Take the listing and print it in full, exactly as given.

Input rows —
--

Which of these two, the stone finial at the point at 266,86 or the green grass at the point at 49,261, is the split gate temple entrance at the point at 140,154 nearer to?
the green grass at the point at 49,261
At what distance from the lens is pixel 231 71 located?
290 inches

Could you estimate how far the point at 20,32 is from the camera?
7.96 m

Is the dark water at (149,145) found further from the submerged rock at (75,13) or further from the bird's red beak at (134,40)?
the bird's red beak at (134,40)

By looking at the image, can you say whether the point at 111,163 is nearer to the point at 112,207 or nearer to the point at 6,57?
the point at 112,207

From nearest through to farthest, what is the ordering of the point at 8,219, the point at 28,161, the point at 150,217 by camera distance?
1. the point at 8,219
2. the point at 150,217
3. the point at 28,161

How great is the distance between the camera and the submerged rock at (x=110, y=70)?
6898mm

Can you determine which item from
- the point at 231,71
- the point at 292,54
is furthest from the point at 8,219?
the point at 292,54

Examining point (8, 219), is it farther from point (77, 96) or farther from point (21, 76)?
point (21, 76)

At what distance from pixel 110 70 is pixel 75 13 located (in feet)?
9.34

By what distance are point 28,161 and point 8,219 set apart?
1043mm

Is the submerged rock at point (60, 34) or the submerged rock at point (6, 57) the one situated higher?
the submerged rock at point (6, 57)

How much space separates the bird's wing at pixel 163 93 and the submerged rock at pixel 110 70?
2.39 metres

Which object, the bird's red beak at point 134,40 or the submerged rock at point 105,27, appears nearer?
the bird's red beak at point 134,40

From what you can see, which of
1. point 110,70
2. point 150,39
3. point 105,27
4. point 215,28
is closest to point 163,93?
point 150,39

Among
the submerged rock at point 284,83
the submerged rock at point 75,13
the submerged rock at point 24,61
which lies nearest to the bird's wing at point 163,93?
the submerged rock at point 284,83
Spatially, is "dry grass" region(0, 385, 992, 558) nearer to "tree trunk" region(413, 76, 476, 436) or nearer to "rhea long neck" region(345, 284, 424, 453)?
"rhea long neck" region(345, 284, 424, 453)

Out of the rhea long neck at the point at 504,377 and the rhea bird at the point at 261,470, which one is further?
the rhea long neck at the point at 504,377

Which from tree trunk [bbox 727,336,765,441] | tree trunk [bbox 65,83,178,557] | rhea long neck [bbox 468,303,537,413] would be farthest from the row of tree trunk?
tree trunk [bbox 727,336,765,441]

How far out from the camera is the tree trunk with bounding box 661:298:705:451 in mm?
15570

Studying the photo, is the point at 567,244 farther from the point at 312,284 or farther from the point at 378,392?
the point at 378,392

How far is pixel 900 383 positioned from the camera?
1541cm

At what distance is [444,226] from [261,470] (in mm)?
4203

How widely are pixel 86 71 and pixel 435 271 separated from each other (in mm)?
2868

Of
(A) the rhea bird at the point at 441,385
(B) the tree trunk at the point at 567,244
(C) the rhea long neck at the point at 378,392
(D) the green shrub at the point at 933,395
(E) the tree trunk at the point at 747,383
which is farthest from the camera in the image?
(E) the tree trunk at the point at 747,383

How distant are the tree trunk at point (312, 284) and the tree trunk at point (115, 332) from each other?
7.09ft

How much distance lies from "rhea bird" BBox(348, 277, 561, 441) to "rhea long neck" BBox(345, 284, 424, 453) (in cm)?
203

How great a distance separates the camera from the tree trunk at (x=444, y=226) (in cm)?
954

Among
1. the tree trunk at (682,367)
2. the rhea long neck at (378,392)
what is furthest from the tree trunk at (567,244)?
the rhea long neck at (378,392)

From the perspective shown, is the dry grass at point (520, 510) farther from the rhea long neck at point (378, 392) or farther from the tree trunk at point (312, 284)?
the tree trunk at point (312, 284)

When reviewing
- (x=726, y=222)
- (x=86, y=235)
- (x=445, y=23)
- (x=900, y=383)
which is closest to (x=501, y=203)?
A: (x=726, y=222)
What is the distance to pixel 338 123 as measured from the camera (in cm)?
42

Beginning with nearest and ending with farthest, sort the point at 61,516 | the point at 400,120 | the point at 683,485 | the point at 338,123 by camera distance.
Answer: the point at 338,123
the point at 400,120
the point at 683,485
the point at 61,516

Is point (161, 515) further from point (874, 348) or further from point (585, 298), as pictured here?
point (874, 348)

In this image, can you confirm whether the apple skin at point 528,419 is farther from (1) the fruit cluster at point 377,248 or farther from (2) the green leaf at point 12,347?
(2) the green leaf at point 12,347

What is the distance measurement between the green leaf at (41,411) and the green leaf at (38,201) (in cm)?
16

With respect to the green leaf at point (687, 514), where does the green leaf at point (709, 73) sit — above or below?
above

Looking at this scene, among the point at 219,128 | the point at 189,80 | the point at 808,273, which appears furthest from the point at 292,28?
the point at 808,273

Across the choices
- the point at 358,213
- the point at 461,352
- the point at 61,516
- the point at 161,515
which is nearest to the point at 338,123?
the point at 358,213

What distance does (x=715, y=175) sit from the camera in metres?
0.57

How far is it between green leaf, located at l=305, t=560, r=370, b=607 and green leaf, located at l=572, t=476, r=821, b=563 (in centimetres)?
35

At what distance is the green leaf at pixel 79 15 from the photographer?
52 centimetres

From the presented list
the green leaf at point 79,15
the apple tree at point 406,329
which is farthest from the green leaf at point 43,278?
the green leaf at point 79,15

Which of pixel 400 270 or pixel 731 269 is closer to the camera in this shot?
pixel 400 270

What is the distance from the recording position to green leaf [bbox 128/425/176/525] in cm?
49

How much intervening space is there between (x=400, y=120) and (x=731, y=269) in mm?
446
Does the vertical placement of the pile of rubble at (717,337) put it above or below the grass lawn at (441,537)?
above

--

Output for this task —
Which of these two, the stone finial at the point at 266,86 or the green grass at the point at 49,261, is the split gate temple entrance at the point at 140,154 nearer to?
the green grass at the point at 49,261
At what distance from the lens is pixel 231 71 located?
290 inches

Could you estimate how far the point at 20,32 is from the camera?
7.96 m

Is the dark water at (149,145) found further from the submerged rock at (75,13) or further from the bird's red beak at (134,40)?
the bird's red beak at (134,40)

By looking at the image, can you say whether the point at 111,163 is nearer to the point at 112,207 or nearer to the point at 6,57?
the point at 112,207

From nearest through to farthest, what is the ordering of the point at 8,219, the point at 28,161, the point at 150,217 by camera distance?
1. the point at 8,219
2. the point at 150,217
3. the point at 28,161

How great is the distance between the camera and the submerged rock at (x=110, y=70)?
6898mm

Can you determine which item from
- the point at 231,71
- the point at 292,54
is furthest from the point at 8,219?
the point at 292,54

Examining point (8, 219), is it farther from point (77, 96) or farther from point (21, 76)?
point (21, 76)

At what distance from pixel 110 70 is pixel 75 13 located (in feet)?
9.34

By what distance are point 28,161 and point 8,219 set apart?
1043mm

Is the submerged rock at point (60, 34) or the submerged rock at point (6, 57) the one situated higher?
the submerged rock at point (6, 57)

How much space separates the bird's wing at pixel 163 93 and the submerged rock at pixel 110 70?
2.39 metres

Which object, the bird's red beak at point 134,40 or the submerged rock at point 105,27, appears nearer?
the bird's red beak at point 134,40

From what you can see, which of
1. point 110,70
2. point 150,39
3. point 105,27
4. point 215,28
is closest to point 163,93?
point 150,39

Among
the submerged rock at point 284,83
the submerged rock at point 75,13
the submerged rock at point 24,61
which lies nearest to the bird's wing at point 163,93?
the submerged rock at point 284,83
Spatially, is "dry grass" region(0, 385, 992, 558) nearer to "tree trunk" region(413, 76, 476, 436) or nearer to "rhea long neck" region(345, 284, 424, 453)?
"rhea long neck" region(345, 284, 424, 453)

Out of the rhea long neck at the point at 504,377 and the rhea bird at the point at 261,470, which one is further?
the rhea long neck at the point at 504,377

Which from tree trunk [bbox 727,336,765,441] | tree trunk [bbox 65,83,178,557] | rhea long neck [bbox 468,303,537,413] would be farthest from the row of tree trunk?
tree trunk [bbox 727,336,765,441]

How far out from the camera is the tree trunk with bounding box 661:298:705:451 in mm?
15570

Studying the photo, is the point at 567,244 farther from the point at 312,284 or farther from the point at 378,392?
the point at 378,392

How far is pixel 900 383 positioned from the camera?
1541cm

At what distance is [444,226] from [261,470] (in mm)?
4203

How widely are pixel 86 71 and pixel 435 271 separated from each other (in mm)?
2868

Of
(A) the rhea bird at the point at 441,385
(B) the tree trunk at the point at 567,244
(C) the rhea long neck at the point at 378,392
(D) the green shrub at the point at 933,395
(E) the tree trunk at the point at 747,383
which is farthest from the camera in the image?
(E) the tree trunk at the point at 747,383

How distant are the tree trunk at point (312, 284) and the tree trunk at point (115, 332) from each other?
7.09ft

How much distance lies from "rhea bird" BBox(348, 277, 561, 441) to "rhea long neck" BBox(345, 284, 424, 453) (in cm)?
203

How great a distance separates the camera from the tree trunk at (x=444, y=226) (in cm)?
954

Among
1. the tree trunk at (682,367)
2. the rhea long neck at (378,392)
what is furthest from the tree trunk at (567,244)?
the rhea long neck at (378,392)

From the perspective shown, is the dry grass at point (520, 510) farther from the rhea long neck at point (378, 392) or farther from the tree trunk at point (312, 284)?
the tree trunk at point (312, 284)

When reviewing
- (x=726, y=222)
- (x=86, y=235)
- (x=445, y=23)
- (x=900, y=383)
which is closest to (x=501, y=203)?
A: (x=726, y=222)
What is the distance to pixel 338 123 as measured from the camera (in cm)?
42

Beginning with nearest and ending with farthest, sort the point at 61,516 | the point at 400,120 | the point at 683,485 | the point at 338,123 by camera distance.
Answer: the point at 338,123
the point at 400,120
the point at 683,485
the point at 61,516

Is point (161, 515) further from point (874, 348) or further from point (585, 298), as pictured here?
point (874, 348)

In this image, can you confirm whether the apple skin at point 528,419 is farther from (1) the fruit cluster at point 377,248 or farther from (2) the green leaf at point 12,347?
(2) the green leaf at point 12,347

What is the distance measurement between the green leaf at (41,411) and the green leaf at (38,201) (in cm)?
16

With respect to the green leaf at point (687, 514), where does the green leaf at point (709, 73) sit — above or below?
above

Looking at this scene, among the point at 219,128 | the point at 189,80 | the point at 808,273, which appears furthest from the point at 292,28?
the point at 808,273

Across the choices
- the point at 358,213
- the point at 461,352
- the point at 61,516
- the point at 161,515
which is nearest to the point at 338,123?
the point at 358,213

What distance does (x=715, y=175) sit from the camera in metres?
0.57

How far is it between green leaf, located at l=305, t=560, r=370, b=607 and green leaf, located at l=572, t=476, r=821, b=563 (in centimetres)?
35

At what distance is the green leaf at pixel 79 15 from the photographer?
52 centimetres

From the presented list
the green leaf at point 79,15
the apple tree at point 406,329
which is farthest from the green leaf at point 43,278?
the green leaf at point 79,15

Which of pixel 400 270 or pixel 731 269 is closer to the camera in this shot?
pixel 400 270

What is the distance from the recording position to green leaf [bbox 128/425/176/525] in cm?
49

How much intervening space is there between (x=400, y=120) and (x=731, y=269) in mm?
446
Does the vertical placement of the pile of rubble at (717,337) put it above or below the grass lawn at (441,537)?
above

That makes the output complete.